▸ Study text:
Experian plc

CR Monitor Issue: 
Period End: 
31 March 2011


Changing to use CPI rather than RPI as inflation measure gives rise to gains in both income statement and other comprehensive income.
Changes made to income statement whereby costs are now classified by nature rather than by function.
Revised classification of net finance costs between income and expense items.
Analysis of other comprehensive income by item removed from statement of changes in equity but no concentration of such disclosures in a note.
An associate disposed of classified as discontinued operation.
Disclosure of fair values of assets and liabilities arising from current year acquisitions follows minimum requirement under revised IFRS 3.


Overview and evaluation of changes made in reporting practice since the last accounting period
Key Point

Report issued on 8 February 2012 did not identify any changes with significant impacts on the financial statements but covered the following practice issues:


Experian states that the UK government changed to use the Consumer Prices Index (CPI) rather than the Retail Prices Index (RPI) as the inflation measure for determining the minimum pension increases applied to statutory index-linked features of retirement benefits. The company discloses that this results in a reduction in its pension obligations and that, although pension increases in respect of benefits accrued before April 1997 are discretionary, they have for the past eight years been based on the RPI. It adds that, as expectation for increases based on the RPI was deemed to exist, it accounts for the change as a change in the rules of the plan and records a past service credit of US$29 million in its income statement. This follows principles of UITF Abstract 48 “Accounting implications of the replacement of the retail prices index with the consumer prices index for retirement benefits” that, where the obligation is to pay benefits with increases based on RPI, the corresponding treatment of a reduction in pension obligations is a past service credit in the income statement and that a company’s public statement or past practice gives rise to a constructive obligation where it has created a valid expectation that it will pay certain employee benefits (paras 6&7). Experian adds that changing to use CPI for the revaluation of pensions in deferment is required by the rules of its principal scheme and accordingly a US$18 million reduction in liabilities is recorded through other comprehensive income.

Financial statements format

Experian changes the format of its income statement and now presents costs by nature rather than by function. The company states that this more appropriately reflects the nature of its cost base and developments in its cost management globally. IAS 1 “Presentation of financial statements” does not restrict the classification of costs but requires a presentation which provides information that is reliable and most relevant (para 99). Prior year figures are restated accordingly.

The company also amends the classification of net finance costs between income and expense items to more appropriately reflect the nature of its financing and related hedging arrangements. Consequently, the company now includes fair value gains and losses on borrowings attributable to currency risk, interest rate swaps accounting for as fair value hedges, non hedging derivatives and foreign exchange loss/gains on financing activities within its financing fair value remeasurements. Similarly, the company changes the disclosure of interest paid and interest received in the cash flow statement.

▸ Dataset records:

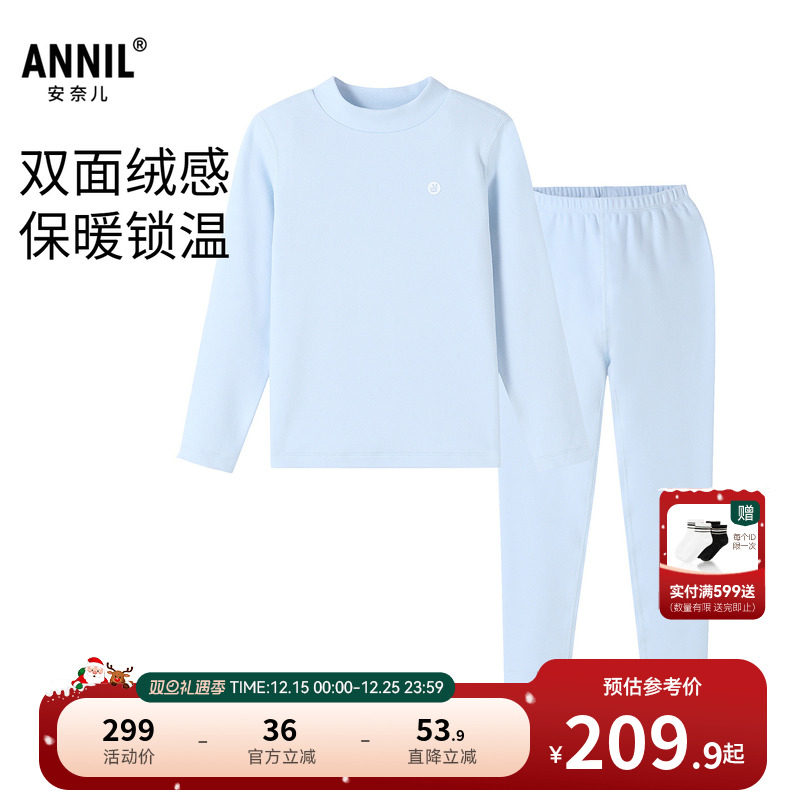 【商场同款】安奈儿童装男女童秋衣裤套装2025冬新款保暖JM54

==

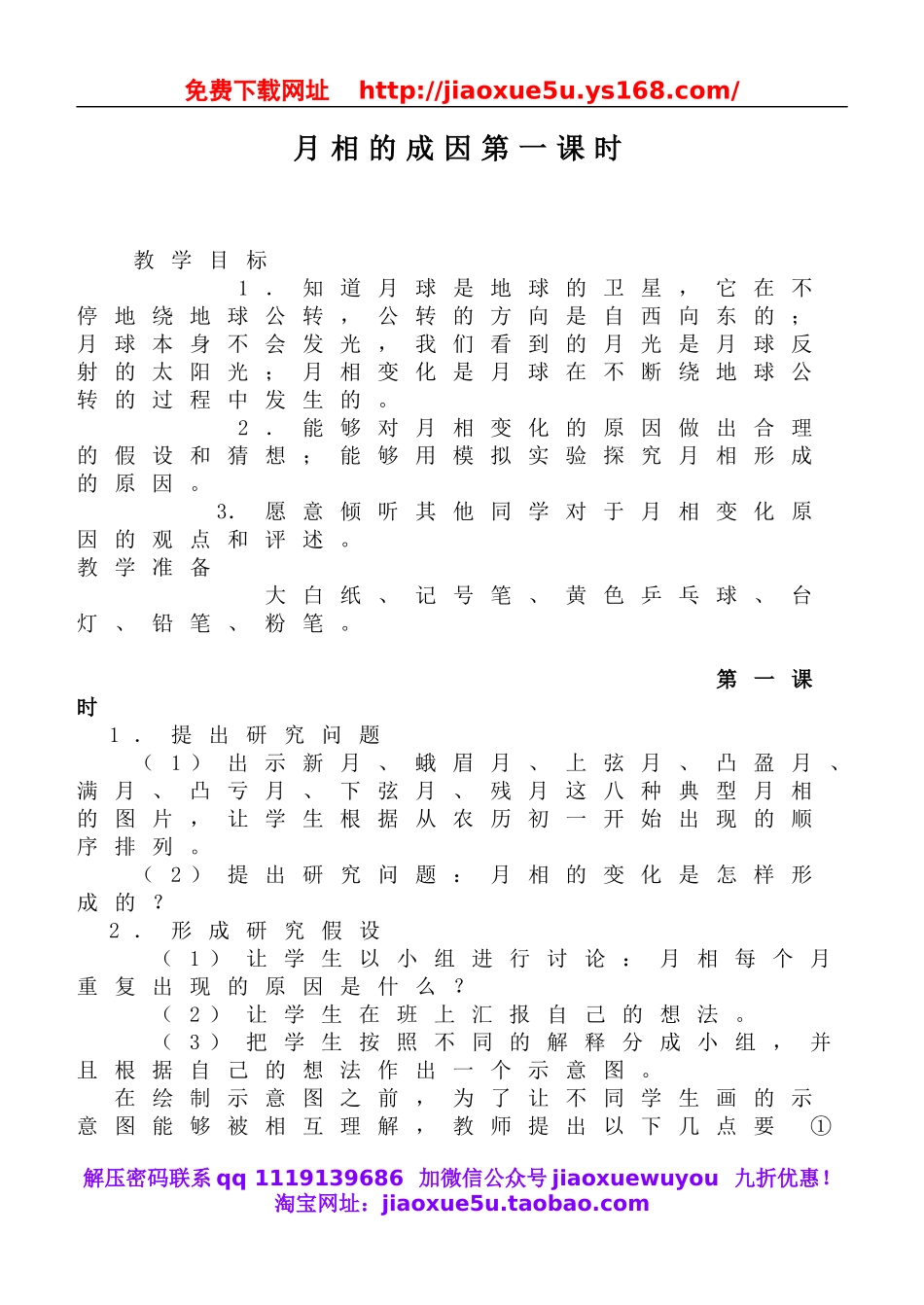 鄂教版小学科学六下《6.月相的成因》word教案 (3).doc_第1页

▸ Questions to answer:
A) Answer these questions from the Experian report:
(i) On what date was the report it mentions issued?
(ii) What amount of past service credit did Experian record in its income statement?
(iii) How does Experian's income statement now present costs?
B) Reproduce the passage of the Experian report starting at "Changes made to" and ending at "disclosures in a note.".
The items are separate from the Experian report.

▸ Activity answers:
A)
(i) 8 February 2012
(ii) US$29 million
(iii) By nature rather than by function

B)
Changes made to income statement whereby costs are now classified by nature rather than by function.
Revised classification of net finance costs between income and expense items.
Analysis of other comprehensive income by item removed from statement of changes in equity but no concentration of such disclosures in a note.